Sometimes, however, challenges are put before us in pairs. In 2004, I discovered almost accidentally that my kidneys had failed. I was living in Florida at the time and had to stop working to start on 4 days a week of dialysis for four hours each. But I didn’t give up! I received my kidney transplant through a circle of faith and friends after a year. My donor was a young, healthy, loving husband and father who died tragically in an accident.
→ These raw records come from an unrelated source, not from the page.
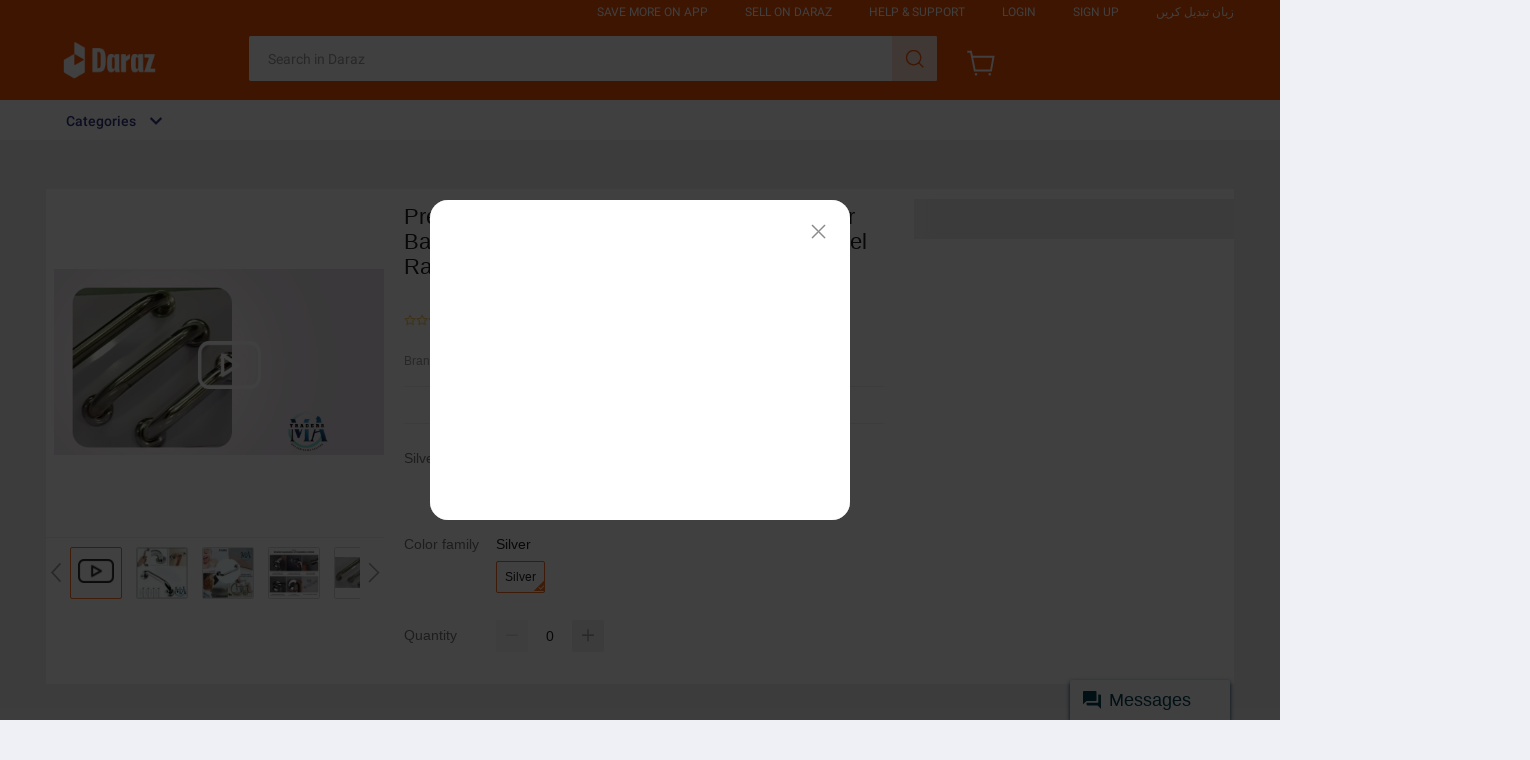

--- FILE ---
content_type: application/javascript
request_url: https://dz.mmstat.com/eg.js?t=1768968990062
body_size: -76
content:
window.goldlog=(window.goldlog||{});goldlog.Etag="G0H3IfaARSsCARLf9+rStx7k";goldlog.stag=1;

--- FILE ---
content_type: application/javascript
request_url: https://dz.mmstat.com/eg.js?t=1768968985524
body_size: 21
content:
window.goldlog=(window.goldlog||{});goldlog.Etag="G0H3IfaARSsCARLf9+rStx7k";goldlog.stag=2;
I felt a difference the minute I got the kidney. I could feel the toxins filter out of my system. I saw my color come back. I had received my second, yes second, lease on life!

Some people search their entire lives for a sense of purpose. I feel blessed that mine was presented so clearly to me. Though my body may have been a little battered, my soul did not break. I have learned through the pain that patience will rein; I have learned that with hope almost anyone can cope; and I’ve learned that your legacy isn’t always in what you live but what you leave. Each day I wake up with the goal of spreading the word of organ donation education and awareness. I live the example for my donors, who are with me every step of the way. I have earned two Masters Degrees and volunteer weekly, speaking and serving the New England Organ Bank. When I am healthy enough to work, I plan on using my degrees to honor my donors and donors everywhere in a way that pays homage for their sacrifice. I am what remains for the families that they have left and the legacy by which I am graced.